There is an intimate connection between satisfiability and entailment (in propositional logic).

Theorem Let $\Phi$ be a set of propositional formulas and $\psi$ a propositional formula. Then \begin{align} \Phi \models \psi \qquad \text{iff} \qquad \text{Unsat } \Phi \cup \{\neg \psi\}\enspace. \end{align} Similarly, \begin{align} \text{Unsat } \Phi \qquad \text{iff} \qquad \Phi \models \bot \enspace. \end{align}

For the proof of the first part, let $\Phi$ be a set of propositional formulas and $\psi$ a propositional formula.
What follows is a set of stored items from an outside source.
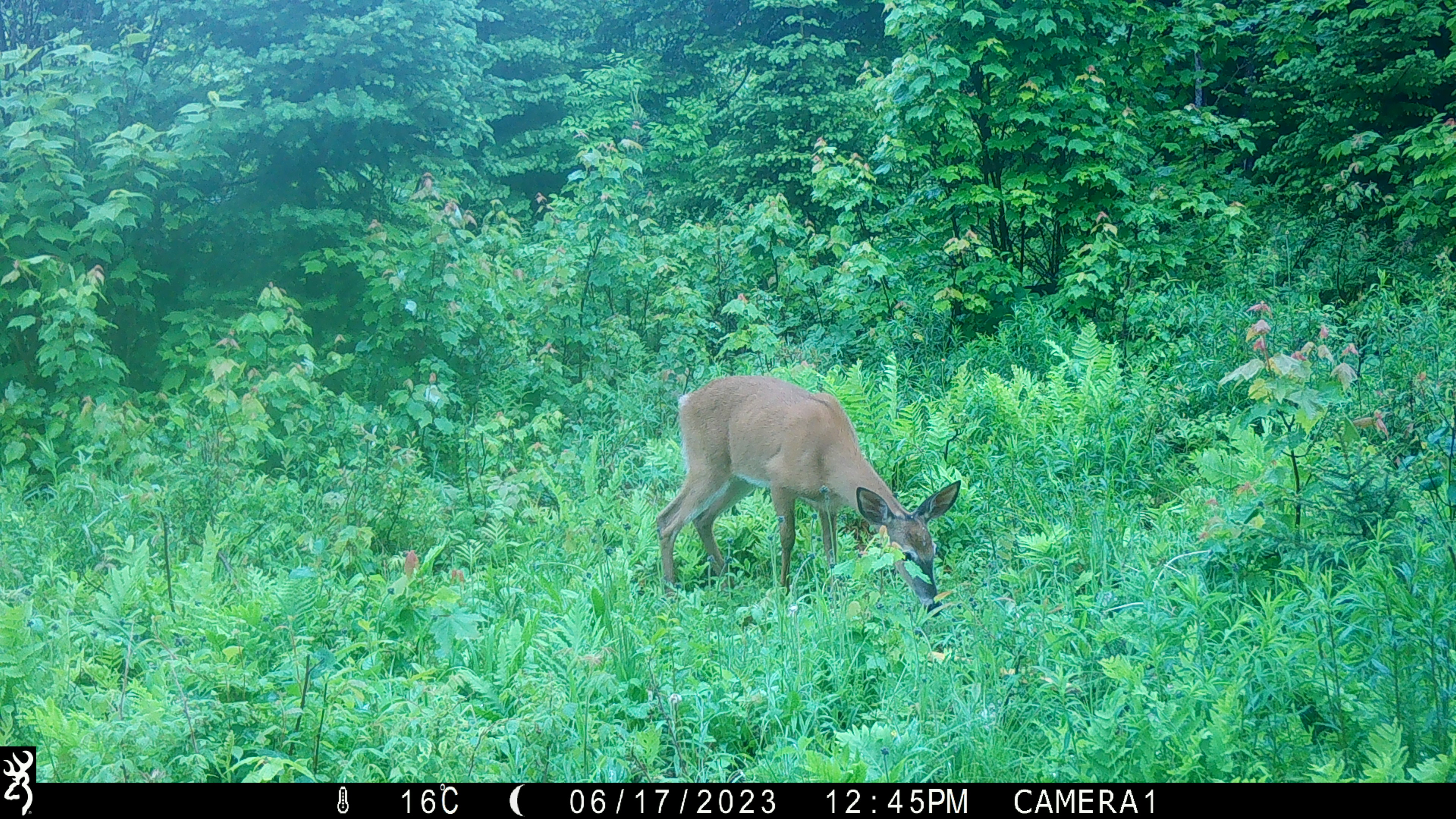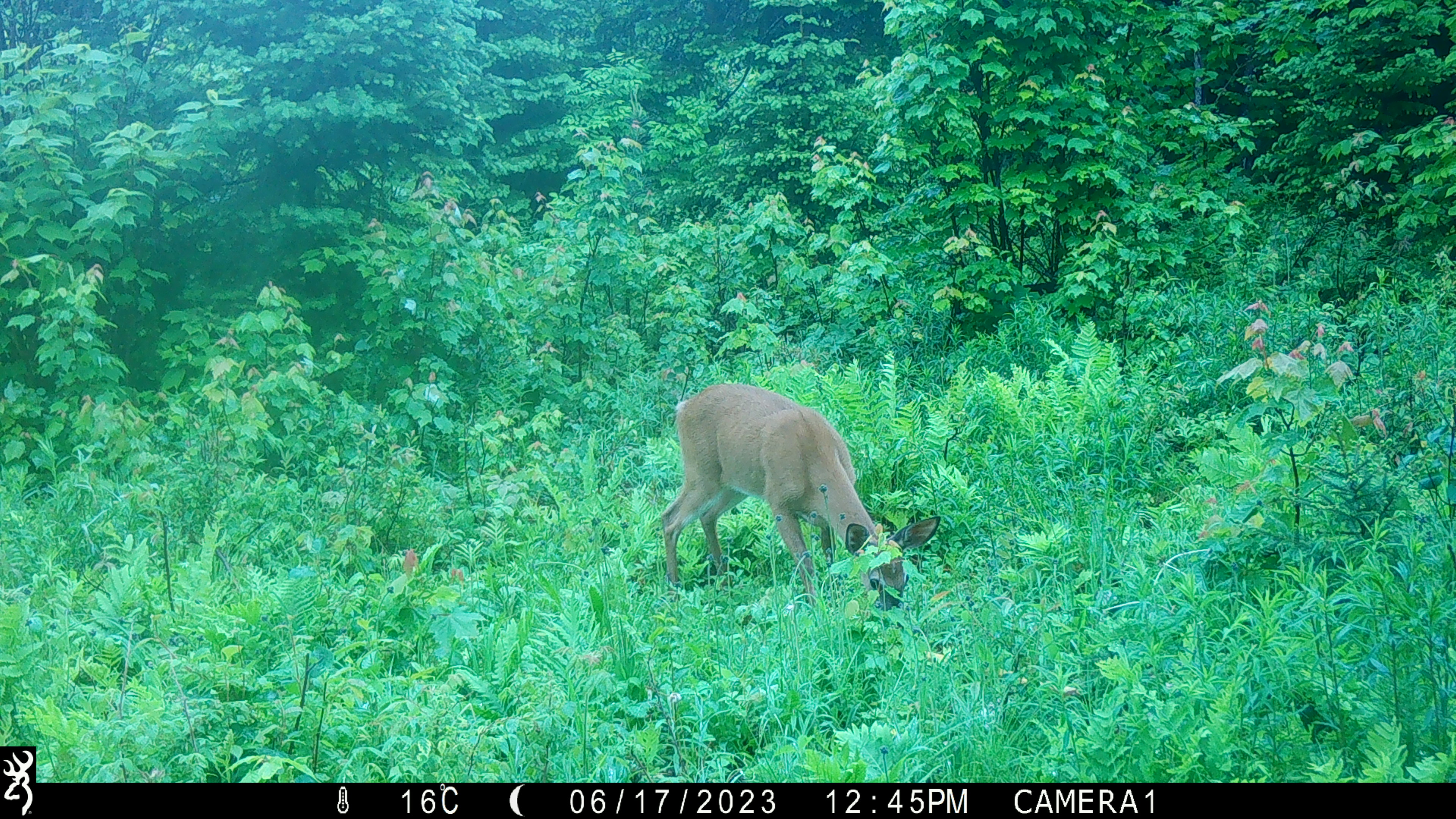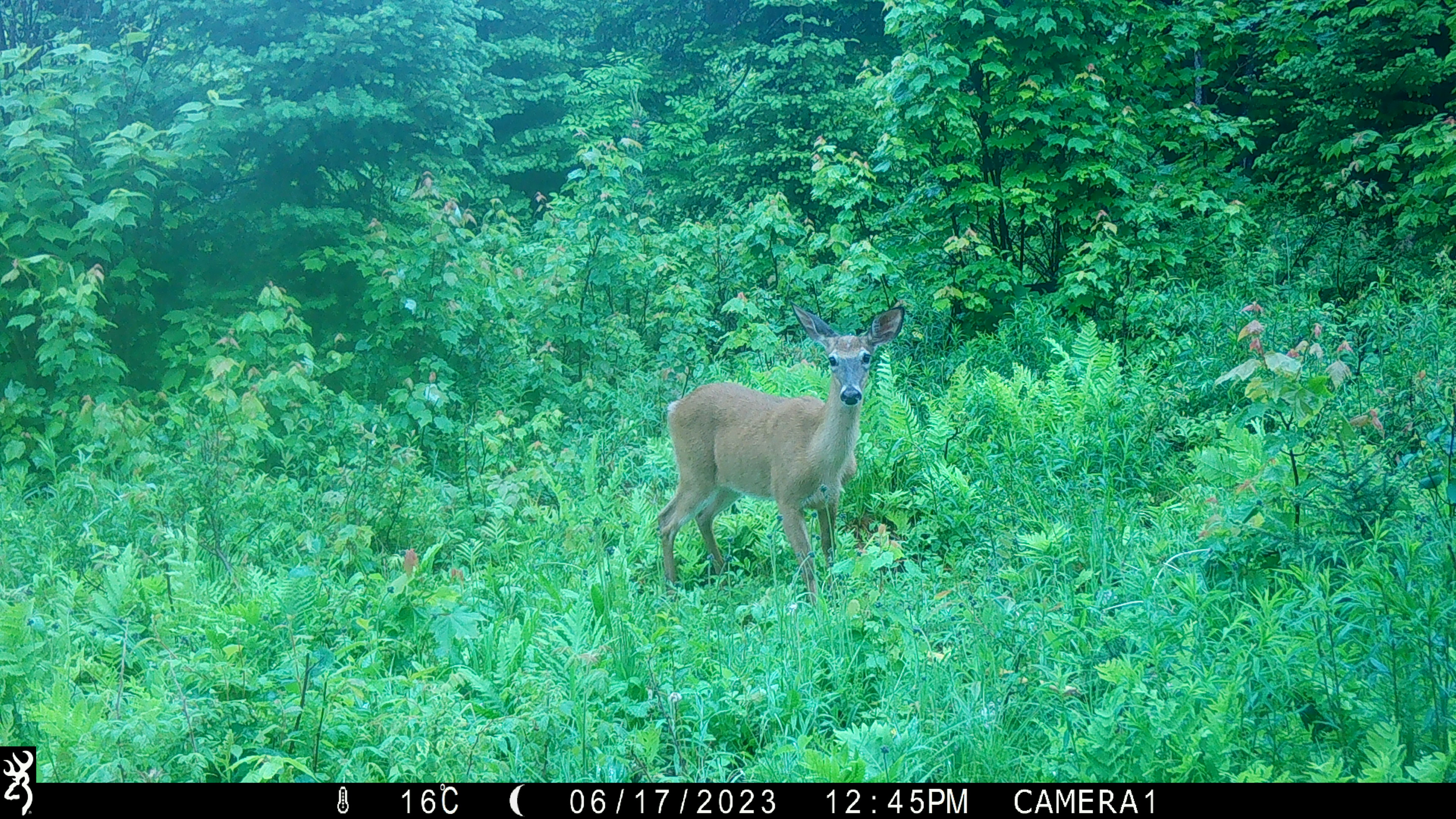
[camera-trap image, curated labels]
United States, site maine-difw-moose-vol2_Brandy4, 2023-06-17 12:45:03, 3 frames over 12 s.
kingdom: Animalia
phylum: Chordata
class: Mammalia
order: Artiodactyla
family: Cervidae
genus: Odocoileus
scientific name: Odocoileus virginianus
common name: white-tailed deer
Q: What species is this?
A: White-tailed deer (Odocoileus virginianus).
For the direction from left to right, assume $\Phi \models \psi$ and, for contradiction, that $\Phi \cup \{\neg \psi\}$ is satisfiable. Then there is a variable assignment such that $\beta \mymodels \varphi$ for every $\varphi \in \Phi$ and $\beta \mymodels \neg \psi$. By the semantics of propositional logic, $\beta \not\mymodels \psi$ follows. Therefore, $\psi$ is not a consequence of $\Phi$---a contradiction.
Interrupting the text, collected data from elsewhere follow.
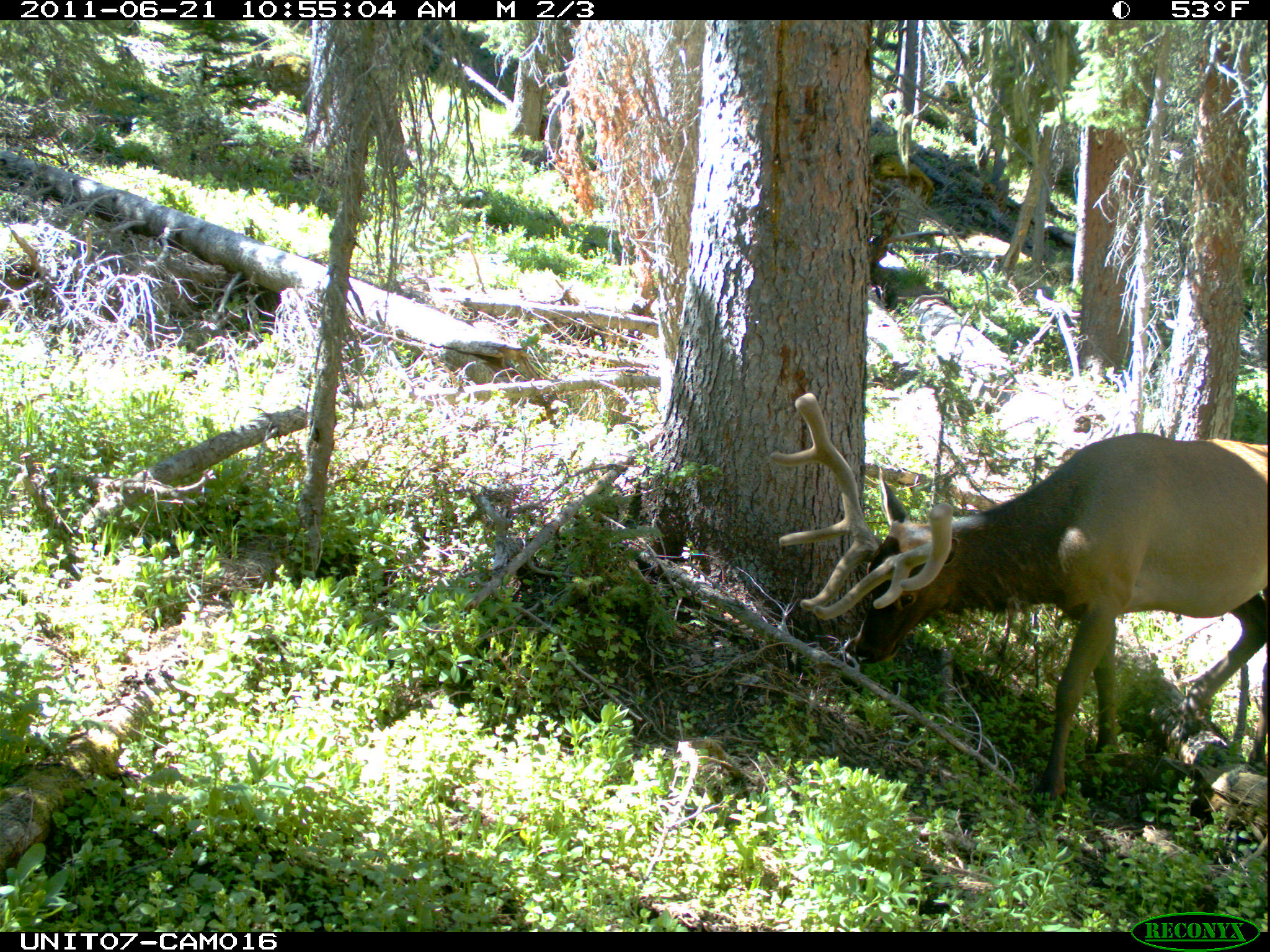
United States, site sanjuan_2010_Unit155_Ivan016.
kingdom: Animalia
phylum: Chordata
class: Mammalia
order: Artiodactyla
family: Cervidae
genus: Cervus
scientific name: Cervus elaphus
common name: red deer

For the direction from right to left, assume $\Phi \cup \{\neg \psi\}$ is not satisfiable and that $\beta$ is any variable assignment such that $\beta \mymodels \Phi$. To be shown: $\beta \mymodels \psi$. For contradiction, assume $\beta \not\mymodels \psi$. Then $\beta \mymodels \neg \psi$, which implies $\beta \mymodels \Phi \cup \{\neg \psi\}$. So $\Phi \cup \{\neg \psi\}$ is satisfiable---a contradiction.

The second part is an immediate consequence of the first part.

As a consequence of this theorem, satisfiability tests can be used for checking entailment.